### Text provided
--------

I have been at the German Conference for Cheminformatics for the past three days. The conference is in Goslar. I twittered the conference using #goslarcheminf and it appears that there was little interest in twittering here…seems like it’s an “American” thing to do. I gave a presentation entitled “ChemSpider – Building a Foundation for the Semantic Web by Hosting a Crowd Sourced Databasing Platform for Chemistry” and have put it on SlideShare here. The abstract for the talk is below as well as the embedded Slideshare widget for the talk. This talk was a lot less rushed than usual…not just 20 minutes and I personally enjoyed giving this talk to the audience. Commonly I feel that the talks I give are very rished and I only get to scratch the surface of what we are up to with ChemSpider. It’s amazing how an additional 15 minutes allowed me to expand on the issues and the work. The presentation drew a lot of questions and attention after the session and I’m hoping that many of the discussions regarding collaboration and depositions of new data come to fruition.
There is an increasing availability of free and open access resources for chemists to use on the internet. Coupled with the increasing availability of Open Source software tools we are in the middle of a revolution in data availability and tools to manipulate these data. ChemSpider is a free access website for chemists built with the intention of providing a structure centric community for chemists. It was developed with the intention of aggregating and indexing available sources of chemical structures and their associated information into a single searchable repository and making it available to everybody, at no charge.

--------

Data records
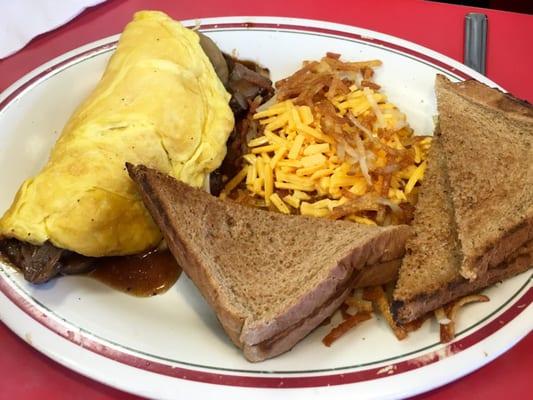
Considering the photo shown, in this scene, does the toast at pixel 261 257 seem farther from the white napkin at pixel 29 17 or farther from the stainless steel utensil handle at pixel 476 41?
the white napkin at pixel 29 17

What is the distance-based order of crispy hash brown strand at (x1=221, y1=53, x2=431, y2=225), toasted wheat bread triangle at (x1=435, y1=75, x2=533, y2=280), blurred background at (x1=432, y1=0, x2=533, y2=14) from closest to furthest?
toasted wheat bread triangle at (x1=435, y1=75, x2=533, y2=280), crispy hash brown strand at (x1=221, y1=53, x2=431, y2=225), blurred background at (x1=432, y1=0, x2=533, y2=14)

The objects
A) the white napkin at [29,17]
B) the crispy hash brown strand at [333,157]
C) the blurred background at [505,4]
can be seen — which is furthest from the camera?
the blurred background at [505,4]

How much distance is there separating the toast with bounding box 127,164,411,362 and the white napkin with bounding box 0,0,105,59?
1.40 metres

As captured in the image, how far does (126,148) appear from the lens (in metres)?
1.81

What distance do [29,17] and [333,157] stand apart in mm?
1680

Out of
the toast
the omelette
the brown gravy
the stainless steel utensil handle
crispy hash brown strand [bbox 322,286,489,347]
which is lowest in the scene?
crispy hash brown strand [bbox 322,286,489,347]

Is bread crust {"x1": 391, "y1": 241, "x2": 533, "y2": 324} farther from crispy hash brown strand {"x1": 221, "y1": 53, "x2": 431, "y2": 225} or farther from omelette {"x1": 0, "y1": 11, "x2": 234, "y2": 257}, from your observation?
omelette {"x1": 0, "y1": 11, "x2": 234, "y2": 257}

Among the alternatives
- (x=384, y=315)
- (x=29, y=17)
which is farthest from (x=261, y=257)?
(x=29, y=17)

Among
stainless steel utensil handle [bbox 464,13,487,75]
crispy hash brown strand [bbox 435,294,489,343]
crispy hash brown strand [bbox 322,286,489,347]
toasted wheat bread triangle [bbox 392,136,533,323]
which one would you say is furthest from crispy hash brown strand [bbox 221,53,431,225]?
stainless steel utensil handle [bbox 464,13,487,75]

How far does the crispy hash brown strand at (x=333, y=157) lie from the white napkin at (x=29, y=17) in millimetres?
1191

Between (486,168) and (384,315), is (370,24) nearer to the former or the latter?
(486,168)

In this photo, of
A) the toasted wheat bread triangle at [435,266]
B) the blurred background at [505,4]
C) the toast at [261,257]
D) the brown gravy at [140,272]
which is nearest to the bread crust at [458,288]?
the toasted wheat bread triangle at [435,266]

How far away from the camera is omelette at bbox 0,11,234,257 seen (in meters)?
1.72

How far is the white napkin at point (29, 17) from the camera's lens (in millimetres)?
2736
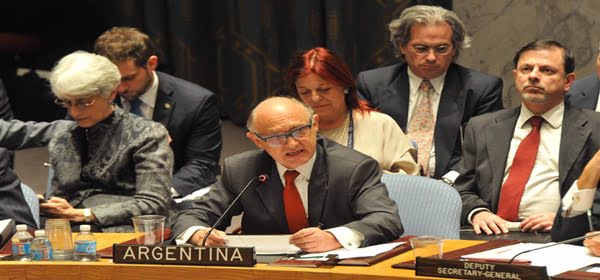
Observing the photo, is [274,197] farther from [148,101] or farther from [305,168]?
[148,101]

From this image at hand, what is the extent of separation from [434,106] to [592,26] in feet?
5.01

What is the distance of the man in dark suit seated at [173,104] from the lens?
5.22 m

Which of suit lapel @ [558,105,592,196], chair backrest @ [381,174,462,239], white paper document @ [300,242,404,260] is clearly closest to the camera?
white paper document @ [300,242,404,260]

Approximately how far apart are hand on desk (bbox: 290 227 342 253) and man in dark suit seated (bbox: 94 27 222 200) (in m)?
1.81

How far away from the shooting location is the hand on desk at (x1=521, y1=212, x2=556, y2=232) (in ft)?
13.9

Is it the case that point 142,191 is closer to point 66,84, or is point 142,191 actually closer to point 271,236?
point 66,84

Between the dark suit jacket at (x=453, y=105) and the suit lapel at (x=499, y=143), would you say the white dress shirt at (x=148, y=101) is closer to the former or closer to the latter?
the dark suit jacket at (x=453, y=105)

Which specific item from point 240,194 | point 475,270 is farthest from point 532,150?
point 475,270

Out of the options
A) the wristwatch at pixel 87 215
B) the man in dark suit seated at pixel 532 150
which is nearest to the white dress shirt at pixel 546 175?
the man in dark suit seated at pixel 532 150

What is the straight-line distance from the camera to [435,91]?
5.23 meters

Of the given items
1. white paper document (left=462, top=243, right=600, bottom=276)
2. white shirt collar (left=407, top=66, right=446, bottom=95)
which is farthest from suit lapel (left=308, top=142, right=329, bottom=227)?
white shirt collar (left=407, top=66, right=446, bottom=95)

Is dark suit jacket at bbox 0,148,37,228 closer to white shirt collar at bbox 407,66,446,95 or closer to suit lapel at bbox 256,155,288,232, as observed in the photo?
suit lapel at bbox 256,155,288,232

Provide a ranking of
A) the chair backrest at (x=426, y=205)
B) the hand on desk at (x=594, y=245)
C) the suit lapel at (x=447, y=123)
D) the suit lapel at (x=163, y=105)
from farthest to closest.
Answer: the suit lapel at (x=163, y=105)
the suit lapel at (x=447, y=123)
the chair backrest at (x=426, y=205)
the hand on desk at (x=594, y=245)

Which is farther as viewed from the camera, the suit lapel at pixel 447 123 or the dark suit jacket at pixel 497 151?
the suit lapel at pixel 447 123
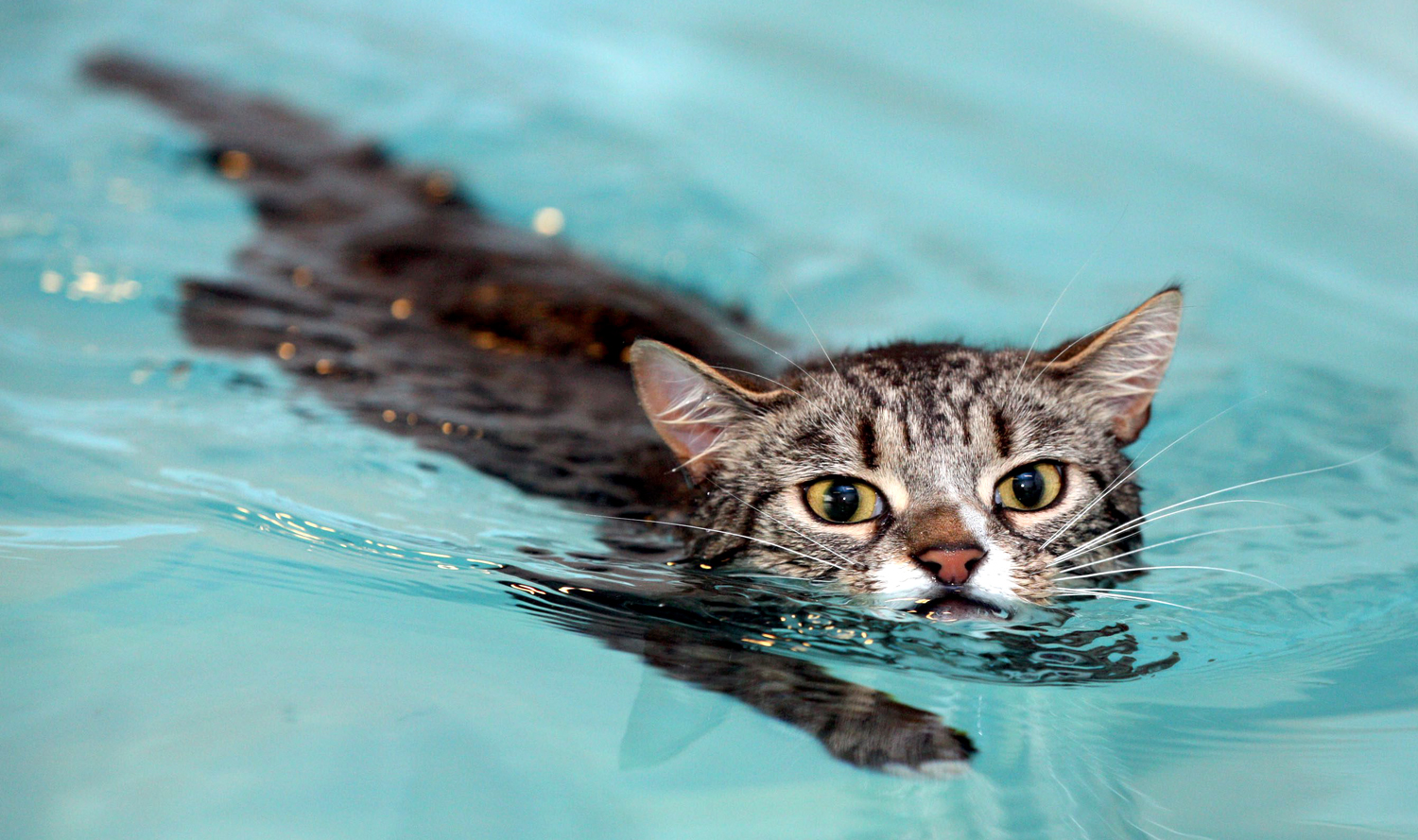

--------

### Using the information
A. What hashtag did the writer of the blog post about the Goslar conference use to tweet about it?
B. Carry on the blog post about the Goslar cheminformatics conference, starting right after its final sentence.

### Answers for the tasks
A. #goslarcheminf

B.
There are tens if not hundreds of chemical structure databases such as literature data, chemical vendor catalogs, molecular properties, environmental data, toxicity data, analytical data etc. and no single way to search across them. Despite the fact that there were a large number of databases containing chemical compounds and data available online their inherent quality, accuracy and completeness was lacking in many regards. The intention with ChemSpider was to provide a platform whereby the chemistry community could contribute to cleaning up the data, improving the quality of data online and expanding the information available to include data such as reaction syntheses, analytical data, experimental properties and linking to other valuable resources. It has grown into a resource containing over 21 million unique chemical structures from over 200 data sources.
ChemSpider has enabled real time curation of the data, association of analytical data with chemical structures, real-time deposition of single or batch chemical structures (including with activity data) and transaction-based predictions of physicochemical data. The social community aspects of the system demonstrate the potential of this approach. Curation of the data continues daily and thousands of edits and depositions by members of the community have dramatically improved the quality of the data relative to other public resources for chemistry.
This presentation will provide an overview of the history of ChemSpider, the present capabilities of the platform and how it can become one of the primary foundations of the semantic web for chemistry. It will also discuss some of the present projects underway since the acquisition of ChemSpider by the Royal Society of Chemistry.